In Spanien fängt er an, eigene Liedtexte zu schreiben – beispielsweise über den ehemaligen kommunistischen Reichstagsabgeordneten Hans Beimler, der im Spanischen Bürgerkrieg fiel. Busch hat den Text auf die Melodie des Soldatenlieds „Ich hatt einen Kameraden“ geschrieben. Später hat er ihn als Sprechgesang vorgetragen und mit der „Internationale“ unterlegt. Diese Aufnahme ist an ergreifendem Pathos kaum zu überbieten, veranlasst Voit aber lediglich zu der Anmerkung: „Ein Lyrikwettbewerb ist damit schwerlich zu gewinnen.“ Ausführlich lässt er Gustav Szinda, einen „der eifrigsten Zuträger der Komintern“ zu Wort kommen, der Busch vermutlich im Jahr 1939 überaus negativ charakterisierte: Er sei „sehr unkameradschaftlich, arrogant und überheblich“ gewesen und „immer bestrebt auf Grund seiner Arroganz sich in Vordergrund zu stellen und sich feiern zu lassen.“ Süffisant fasst Voit zusammen: „Der ehemalige Kinoheld war kein Kriegsheld.“ Er habe Spanien nicht begriffen und habe es doch verstanden, „es in seinen Liedern zum schönsten Platz der Welt zu erklären, für dessen Freiheit sich zu sterben lohnt“. Auf jeden Fall zählen Buschs „Lieder des Spanischen Bürgerkriegs“, vor allem das Lied „Spaniens Himmel“, zu seinen größten Erfolgen, die ihn unsterblich machen.
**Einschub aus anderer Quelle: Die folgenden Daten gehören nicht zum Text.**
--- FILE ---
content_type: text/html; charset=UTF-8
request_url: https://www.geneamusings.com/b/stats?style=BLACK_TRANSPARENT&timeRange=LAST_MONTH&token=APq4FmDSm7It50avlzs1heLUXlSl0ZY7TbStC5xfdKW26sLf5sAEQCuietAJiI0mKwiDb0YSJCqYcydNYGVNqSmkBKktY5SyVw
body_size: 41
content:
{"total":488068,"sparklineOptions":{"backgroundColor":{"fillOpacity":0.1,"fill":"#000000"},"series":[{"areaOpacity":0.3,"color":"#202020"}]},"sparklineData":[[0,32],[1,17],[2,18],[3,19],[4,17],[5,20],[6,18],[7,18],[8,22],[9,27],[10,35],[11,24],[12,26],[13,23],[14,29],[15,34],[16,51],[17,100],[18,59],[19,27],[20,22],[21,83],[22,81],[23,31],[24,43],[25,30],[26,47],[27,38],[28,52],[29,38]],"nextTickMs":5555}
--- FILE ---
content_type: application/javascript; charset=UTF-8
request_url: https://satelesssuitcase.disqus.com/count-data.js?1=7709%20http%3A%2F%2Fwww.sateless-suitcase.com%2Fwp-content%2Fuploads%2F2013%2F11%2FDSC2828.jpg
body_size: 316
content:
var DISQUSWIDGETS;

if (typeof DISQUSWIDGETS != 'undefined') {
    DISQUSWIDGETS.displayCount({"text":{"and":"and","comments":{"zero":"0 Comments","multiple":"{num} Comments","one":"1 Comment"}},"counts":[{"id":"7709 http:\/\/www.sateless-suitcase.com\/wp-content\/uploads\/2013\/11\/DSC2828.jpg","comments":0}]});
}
Nach dem Zweiten Weltkrieg war Busch eine Zeit lang für die kulturpolitischen Wortführer in der DDR, die er zu seinem Heimatland machte, eine „Autorität auf der Bühne und Respektsperson im Leben“. Mag es bei ihm auch Zeiten der inneren Zerrissenheit gegeben haben, so ließ er sie nicht nach außen dringen. Sie hätten auch nicht in in das Bild gepasst, das man von ihm hatte: „Der Künstler als Fels inmitten stürmischer Brandung, seine Stimme als Orientierung bietendes Leuchtfeuer beim Navigieren durch die von Diktatur und Krieg aufgewühlte deutsche See.“

Kulturpolitiker und Kulturschaffende hatten dieses Bild geprägt: „Aus dem rebellischen Künstler mit der anarchistischen Aura wurde ein Staatskünstler, aus dem ,Volkssänger‘ der ,Sänger des Volkes‘, aus dem Propagandisten eine Propagandafigur. […] Busch war die multiple Personifizierung dessen, was im sozialistischen Teil Deutschlands 40 Jahre lang als heilig gelten würde: Arbeiter, Revolutionär, Antifaschist, Repräsentant der deutsch-sowjetischen Freundschaft, Spanienkämpfer – mehr ging nicht.“ In den 1960er und 1970er-Jahren wurde Ernst Busch mit Fanpost vor allem aus der Sowjetunion überschüttet, in der er zum „guten Deutschen“ schlechthin stilisiert worden war.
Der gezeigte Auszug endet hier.